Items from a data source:
▼

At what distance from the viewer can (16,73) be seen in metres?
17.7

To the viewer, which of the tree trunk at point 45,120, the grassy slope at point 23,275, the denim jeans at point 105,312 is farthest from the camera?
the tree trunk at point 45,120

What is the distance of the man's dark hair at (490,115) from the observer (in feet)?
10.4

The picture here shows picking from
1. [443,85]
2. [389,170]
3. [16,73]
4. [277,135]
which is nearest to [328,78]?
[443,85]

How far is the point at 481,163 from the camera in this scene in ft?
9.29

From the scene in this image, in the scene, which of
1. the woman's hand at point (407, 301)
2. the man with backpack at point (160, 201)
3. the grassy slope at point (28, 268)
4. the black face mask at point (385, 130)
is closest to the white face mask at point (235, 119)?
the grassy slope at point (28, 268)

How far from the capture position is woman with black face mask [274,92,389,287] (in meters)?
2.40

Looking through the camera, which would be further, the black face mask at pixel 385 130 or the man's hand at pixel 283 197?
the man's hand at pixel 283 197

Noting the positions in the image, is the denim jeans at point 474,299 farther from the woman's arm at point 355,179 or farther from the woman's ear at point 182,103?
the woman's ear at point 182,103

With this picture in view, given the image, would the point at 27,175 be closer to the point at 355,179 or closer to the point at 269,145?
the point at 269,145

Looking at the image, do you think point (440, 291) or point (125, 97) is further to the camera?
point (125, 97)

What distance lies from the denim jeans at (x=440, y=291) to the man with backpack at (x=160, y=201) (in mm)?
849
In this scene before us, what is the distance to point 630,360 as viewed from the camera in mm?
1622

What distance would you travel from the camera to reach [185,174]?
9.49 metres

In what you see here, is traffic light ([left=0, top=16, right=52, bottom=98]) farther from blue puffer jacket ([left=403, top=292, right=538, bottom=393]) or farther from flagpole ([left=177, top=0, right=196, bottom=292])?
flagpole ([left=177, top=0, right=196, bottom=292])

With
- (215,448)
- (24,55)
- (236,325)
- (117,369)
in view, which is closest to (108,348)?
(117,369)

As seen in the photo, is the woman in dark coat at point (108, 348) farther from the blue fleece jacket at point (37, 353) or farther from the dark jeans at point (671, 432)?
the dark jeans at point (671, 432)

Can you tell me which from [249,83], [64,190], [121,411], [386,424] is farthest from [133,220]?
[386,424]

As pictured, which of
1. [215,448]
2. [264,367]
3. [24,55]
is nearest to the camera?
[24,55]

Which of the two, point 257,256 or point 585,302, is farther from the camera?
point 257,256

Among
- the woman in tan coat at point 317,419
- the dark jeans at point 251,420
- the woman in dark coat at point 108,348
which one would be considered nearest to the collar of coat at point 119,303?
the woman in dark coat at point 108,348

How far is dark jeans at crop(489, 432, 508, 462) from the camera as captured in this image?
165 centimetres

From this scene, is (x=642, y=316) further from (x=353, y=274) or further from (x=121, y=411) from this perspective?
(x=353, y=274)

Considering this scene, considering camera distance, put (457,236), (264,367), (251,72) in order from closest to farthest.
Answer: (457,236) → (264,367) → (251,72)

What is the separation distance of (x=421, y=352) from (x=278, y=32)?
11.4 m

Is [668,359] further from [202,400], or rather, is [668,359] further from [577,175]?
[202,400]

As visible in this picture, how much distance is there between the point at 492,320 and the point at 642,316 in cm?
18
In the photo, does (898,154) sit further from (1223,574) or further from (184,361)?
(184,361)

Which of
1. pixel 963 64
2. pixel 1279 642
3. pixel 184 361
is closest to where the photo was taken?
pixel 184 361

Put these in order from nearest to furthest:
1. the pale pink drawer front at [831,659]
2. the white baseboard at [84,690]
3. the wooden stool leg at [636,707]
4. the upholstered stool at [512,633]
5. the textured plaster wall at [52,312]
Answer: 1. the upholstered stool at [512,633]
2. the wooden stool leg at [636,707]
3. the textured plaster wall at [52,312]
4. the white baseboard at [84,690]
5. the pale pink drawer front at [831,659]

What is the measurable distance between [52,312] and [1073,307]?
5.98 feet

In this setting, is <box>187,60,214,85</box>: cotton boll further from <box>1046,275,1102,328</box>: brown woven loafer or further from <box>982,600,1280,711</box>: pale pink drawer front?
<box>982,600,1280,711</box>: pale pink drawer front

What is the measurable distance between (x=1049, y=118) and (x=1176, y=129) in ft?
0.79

▲

EXERCISE
Transcribe word for word the lines from the one holding "How far is dark" to the last line of the listing above, inclusive.

WRITTEN SOLUTION
How far is dark jeans at crop(489, 432, 508, 462) from the camera as captured in this image?
165 centimetres

From this scene, is (x=642, y=316) further from (x=353, y=274) or further from (x=121, y=411) from this perspective?
(x=353, y=274)

Considering this scene, considering camera distance, put (457,236), (264,367), (251,72) in order from closest to farthest.
Answer: (457,236) → (264,367) → (251,72)

What is the separation distance of (x=421, y=352) from (x=278, y=32)?
11.4 m

Is [668,359] further from [202,400], or rather, is [668,359] further from [577,175]?
[202,400]

As visible in this picture, how much distance is there between the point at 492,320 and the point at 642,316 in cm?
18
In the photo, does (898,154) sit further from (1223,574) or further from (184,361)?
(184,361)

Which of
1. pixel 963 64
2. pixel 1279 642
3. pixel 184 361
is closest to where the photo was taken?
pixel 184 361

Put these in order from nearest to furthest:
1. the pale pink drawer front at [831,659]
2. the white baseboard at [84,690]
3. the wooden stool leg at [636,707]
4. the upholstered stool at [512,633]
5. the textured plaster wall at [52,312]
Answer: 1. the upholstered stool at [512,633]
2. the wooden stool leg at [636,707]
3. the textured plaster wall at [52,312]
4. the white baseboard at [84,690]
5. the pale pink drawer front at [831,659]

What is the measurable distance between [52,312] and [1073,307]?
5.98 feet

In this setting, is <box>187,60,214,85</box>: cotton boll further from <box>1046,275,1102,328</box>: brown woven loafer or further from <box>982,600,1280,711</box>: pale pink drawer front?
<box>982,600,1280,711</box>: pale pink drawer front

What is the measurable distance between (x=1049, y=118) and (x=1176, y=129) in ft?
0.79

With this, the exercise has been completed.